Louise Bourgeois’s spider towers over the Turbine Hall at London's Tate Modern. © Tara Booth / Culture24
Tara Booth travels 50 years into the future to experience the installation by Dominique Gonzalez-Foerster, the latest commission in The Unilever Series at London’s Tate Modern, which is running until April 13 2008.
French artist Dominique Gonzalez-Foerster has taken the Turbine Hall at London’s Tate Modern and transformed it into a refuge for Londoners, 50 years in the future.
‘TH.2058’ is the ninth commission in The Unilever Series, which was launched in 2000, and imagines London under threat from never-ending rain.
Inspired by both real and fictional scenarios of London under attack whether by flooding, bombing or invasion, the artist portrays a shelter environment from an imaginary disaster.
On entering Tate Modern, there’s an immediate buzz.

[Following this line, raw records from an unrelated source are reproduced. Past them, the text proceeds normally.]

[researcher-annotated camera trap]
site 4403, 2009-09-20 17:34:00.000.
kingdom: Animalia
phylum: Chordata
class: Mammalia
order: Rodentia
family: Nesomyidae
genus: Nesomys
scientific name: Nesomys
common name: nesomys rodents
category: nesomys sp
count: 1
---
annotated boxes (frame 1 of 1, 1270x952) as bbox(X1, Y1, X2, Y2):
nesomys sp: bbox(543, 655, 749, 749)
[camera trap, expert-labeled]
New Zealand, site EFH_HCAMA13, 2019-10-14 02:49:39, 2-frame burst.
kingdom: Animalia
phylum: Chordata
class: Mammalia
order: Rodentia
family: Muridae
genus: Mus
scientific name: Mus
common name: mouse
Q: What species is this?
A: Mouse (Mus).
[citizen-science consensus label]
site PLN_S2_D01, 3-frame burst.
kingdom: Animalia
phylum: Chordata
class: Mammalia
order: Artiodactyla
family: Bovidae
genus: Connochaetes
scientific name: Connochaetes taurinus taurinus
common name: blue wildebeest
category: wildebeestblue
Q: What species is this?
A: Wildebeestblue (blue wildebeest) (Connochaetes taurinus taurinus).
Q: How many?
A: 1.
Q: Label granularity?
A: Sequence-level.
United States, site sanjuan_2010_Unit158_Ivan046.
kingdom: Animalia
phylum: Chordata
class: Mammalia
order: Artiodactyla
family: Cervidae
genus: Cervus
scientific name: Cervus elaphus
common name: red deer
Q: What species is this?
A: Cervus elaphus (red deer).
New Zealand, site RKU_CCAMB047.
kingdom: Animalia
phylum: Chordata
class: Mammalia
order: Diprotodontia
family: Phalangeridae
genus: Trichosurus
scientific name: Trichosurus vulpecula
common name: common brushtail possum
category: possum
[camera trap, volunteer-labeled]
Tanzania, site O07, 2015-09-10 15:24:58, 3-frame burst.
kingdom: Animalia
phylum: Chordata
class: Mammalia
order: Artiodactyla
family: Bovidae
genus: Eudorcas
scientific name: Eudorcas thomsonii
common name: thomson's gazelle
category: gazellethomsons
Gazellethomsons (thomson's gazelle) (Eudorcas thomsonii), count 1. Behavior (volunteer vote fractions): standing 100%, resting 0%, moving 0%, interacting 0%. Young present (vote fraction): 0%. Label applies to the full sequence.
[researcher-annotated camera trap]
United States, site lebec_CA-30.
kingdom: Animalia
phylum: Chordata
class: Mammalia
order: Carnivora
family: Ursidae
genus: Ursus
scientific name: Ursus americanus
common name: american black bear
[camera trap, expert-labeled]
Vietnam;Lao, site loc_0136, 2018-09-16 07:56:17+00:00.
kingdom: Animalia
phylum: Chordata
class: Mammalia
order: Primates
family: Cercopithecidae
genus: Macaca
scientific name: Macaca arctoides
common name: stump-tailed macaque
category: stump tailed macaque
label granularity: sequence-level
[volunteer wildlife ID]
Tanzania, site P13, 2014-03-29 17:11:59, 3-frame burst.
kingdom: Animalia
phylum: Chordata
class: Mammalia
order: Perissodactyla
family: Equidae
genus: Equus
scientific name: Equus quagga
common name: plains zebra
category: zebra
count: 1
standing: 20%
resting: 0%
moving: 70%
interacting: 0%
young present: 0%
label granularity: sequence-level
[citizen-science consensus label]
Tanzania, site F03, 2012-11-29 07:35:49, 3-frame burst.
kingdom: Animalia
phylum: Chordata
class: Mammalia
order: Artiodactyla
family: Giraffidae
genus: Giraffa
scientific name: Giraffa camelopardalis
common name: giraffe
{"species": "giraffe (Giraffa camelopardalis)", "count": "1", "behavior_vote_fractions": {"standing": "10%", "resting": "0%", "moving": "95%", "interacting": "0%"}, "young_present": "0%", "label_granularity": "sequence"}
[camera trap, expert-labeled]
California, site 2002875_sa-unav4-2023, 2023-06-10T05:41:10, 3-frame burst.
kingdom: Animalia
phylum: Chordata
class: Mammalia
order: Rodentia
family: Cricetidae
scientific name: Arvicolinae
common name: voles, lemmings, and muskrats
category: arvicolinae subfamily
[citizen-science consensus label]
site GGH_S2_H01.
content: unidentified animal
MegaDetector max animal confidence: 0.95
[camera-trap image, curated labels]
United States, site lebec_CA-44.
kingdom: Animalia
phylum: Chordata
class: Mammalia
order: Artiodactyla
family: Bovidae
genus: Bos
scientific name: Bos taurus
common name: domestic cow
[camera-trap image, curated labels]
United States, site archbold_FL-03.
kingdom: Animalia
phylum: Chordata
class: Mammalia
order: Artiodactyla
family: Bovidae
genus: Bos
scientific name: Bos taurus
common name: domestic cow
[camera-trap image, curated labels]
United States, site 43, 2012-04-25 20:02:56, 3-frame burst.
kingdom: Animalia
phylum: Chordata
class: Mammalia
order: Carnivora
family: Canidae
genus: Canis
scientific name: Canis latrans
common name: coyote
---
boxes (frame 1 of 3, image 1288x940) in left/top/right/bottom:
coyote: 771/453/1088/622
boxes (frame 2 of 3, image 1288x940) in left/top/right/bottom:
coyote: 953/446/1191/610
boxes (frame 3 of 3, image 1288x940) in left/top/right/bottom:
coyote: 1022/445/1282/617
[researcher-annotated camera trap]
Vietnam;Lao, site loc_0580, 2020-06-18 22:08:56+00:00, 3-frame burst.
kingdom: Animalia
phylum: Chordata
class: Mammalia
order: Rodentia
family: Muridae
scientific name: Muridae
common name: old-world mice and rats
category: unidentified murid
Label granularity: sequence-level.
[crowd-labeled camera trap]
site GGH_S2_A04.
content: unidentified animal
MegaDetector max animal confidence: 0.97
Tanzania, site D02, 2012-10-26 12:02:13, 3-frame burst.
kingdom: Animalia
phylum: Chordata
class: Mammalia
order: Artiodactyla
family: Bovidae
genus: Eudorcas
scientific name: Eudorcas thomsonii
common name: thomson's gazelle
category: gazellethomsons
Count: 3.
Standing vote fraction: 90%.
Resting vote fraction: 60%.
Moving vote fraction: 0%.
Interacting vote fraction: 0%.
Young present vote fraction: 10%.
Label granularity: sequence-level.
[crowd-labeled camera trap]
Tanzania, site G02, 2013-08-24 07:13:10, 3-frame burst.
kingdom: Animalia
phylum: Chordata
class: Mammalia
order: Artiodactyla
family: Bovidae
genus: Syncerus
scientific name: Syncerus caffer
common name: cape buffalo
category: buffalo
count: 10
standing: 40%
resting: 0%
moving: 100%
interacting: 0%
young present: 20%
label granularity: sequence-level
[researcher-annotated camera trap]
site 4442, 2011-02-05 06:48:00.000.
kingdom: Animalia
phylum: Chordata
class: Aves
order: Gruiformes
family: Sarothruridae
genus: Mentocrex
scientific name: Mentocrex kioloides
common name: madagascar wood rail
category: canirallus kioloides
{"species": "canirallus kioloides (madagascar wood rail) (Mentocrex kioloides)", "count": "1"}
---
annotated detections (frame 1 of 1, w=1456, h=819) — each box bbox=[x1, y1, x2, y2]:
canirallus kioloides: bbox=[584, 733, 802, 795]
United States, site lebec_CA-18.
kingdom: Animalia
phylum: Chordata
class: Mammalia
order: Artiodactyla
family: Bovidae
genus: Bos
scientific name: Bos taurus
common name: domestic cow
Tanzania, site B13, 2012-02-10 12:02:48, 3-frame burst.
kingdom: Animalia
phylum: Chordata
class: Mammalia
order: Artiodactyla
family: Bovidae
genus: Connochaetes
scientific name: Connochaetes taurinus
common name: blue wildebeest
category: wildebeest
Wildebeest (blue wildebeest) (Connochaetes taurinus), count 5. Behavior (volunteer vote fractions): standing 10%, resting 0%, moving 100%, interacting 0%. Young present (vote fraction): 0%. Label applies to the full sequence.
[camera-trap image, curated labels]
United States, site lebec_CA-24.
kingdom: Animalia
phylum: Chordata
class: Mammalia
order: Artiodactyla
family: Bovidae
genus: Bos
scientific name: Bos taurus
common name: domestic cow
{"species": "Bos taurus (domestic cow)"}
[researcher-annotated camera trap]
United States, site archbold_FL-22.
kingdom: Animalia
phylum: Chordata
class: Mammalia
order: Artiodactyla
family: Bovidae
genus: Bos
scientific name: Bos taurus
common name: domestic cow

Hundreds of visitors, young and old, collate in groups and wander round seemingly unaware of the futuristic shelter beneath their feet.
200 blue and yellow bed frames feature in the installation. © Tara Booth / Culture24
Journeying down the wide sloped entrance to the vast hall conjures a feeling of the unexpected.
Green and red plastic strips guard the Turbine Hall - separating the two worlds and creating a barrier between present and future. If there were people in white lab coats, the area could easily pass as quarantined.
On entering the space, it’s immediately apparent how dark and eerie the atmosphere is. The dripping and gushing aural presence adds to the experience, creating a sense of dampness and reality.
As the eyes adjust to the dark, 200 yellow and blue bunk-bed frames become visible across the hall, with a giant metal spider and red flamingo standing over the beds.
Further in the distance, a huge LED screen overlooking the Turbine Hall can be seen playing edited extracts from science fiction and experimental films Entitled The Last Film.
Visitors sit and read the scattered books that feature in the installation by French artist Dominique Gonzalez-Foerster. © Tara Booth / Culture24
Scenes of shelter and archives are drawn from Richard Fleischer’s Soylent Green and Alain Resnais’s Toute la Mémoire du Monde, alongside sequences of urban expectation from Peter Weir’s The Last Wave, the apocalyptic explosion of Michelangelo Antonioni’s Zabriskie Point and the vision of a world without books in François Truffaut’s adaptation of Fahrenheit 451.
Many visitors take advantage of the potential lounging space of the bunk beds. Few sprawl out on the top bunk watching the screen as if at home, while others sit underneath, flicking through one of the many scattered books.
The installation is open from October 14 2008 to April 13 2009. © Tara Booth / Culture24
Scores of art students quietly sketch the scene, documenting the obscure scenario, while children sit at the beds, colouring in.
“There is an element of the unexpected,” says art student Lorna Roberts. “It’s strange how people are sitting on the beds, it’s as though they’re intruding on someone’s artwork.”
“But it’s amazing how the whole area has been made and there is quite a mix of things. People can also interact with the installation and it makes us more involved.”
Ray Bradbury’s Fahrenheit 451, Jeff Noon’s Vurt, Enrique Vila-Matas’s El mal de Montano and Catherine Dufour’s Le Goût del’immortalité are among the 20 books selected by the artist with two distributed on each of the 200 beds.
The LED screen overlooks the Turbine Hall and features a collection of clips from science fiction and experimental films. © Tara Booth / Culture24
Further forward, the space becomes lighter. On looking upwards, the installation seems to be in just the right location. The building lends itself to the artist’s work with its high ceiling, grey brickwork and metal structure lining the walls. With just a small gap of natural light available it certainly adds to the artist’s creation of a shelter environment.
Copies of Alexander Calder’s flamingo and Louise Bourgeois’s spider are erected in the middle of the installation, towering over the bunk beds, but 25 per cent larger than the original.
Copies of other sculptures by Henry Moore, Bruce Nauman, and Coosje van Bruggen are also featured with Claes Oldenburg's apple core at the far end beneath the screen.
TH.2058 looks 50 years into the future, as the inhabitants of London take shelter in the Turbine Hall from never-ending rain. © Tara Booth / Culture24
Gonzalez-Foerster’s installation is indeed surreal, but is it art? With the underlying basis of continuous rainwater causing unnatural growth in urban structures and the idea of a disaster shelter, it seems like the basis for a science fiction film set.
The piece is hard to relate to, but it’s certainly an experience, almost an adventure.
“The Unilever Series has an unrivalled track record of creating challenging, innovative and inspirational modern art installations since its inception eight years ago,” says Gavin Neath, Senior Vice President of Global Communications at Unilever.
“Dominique Gonzalez-Foerster’s work carries on this tradition with yet another thought-provoking commission which is sure to spark widespread discussion and debate.”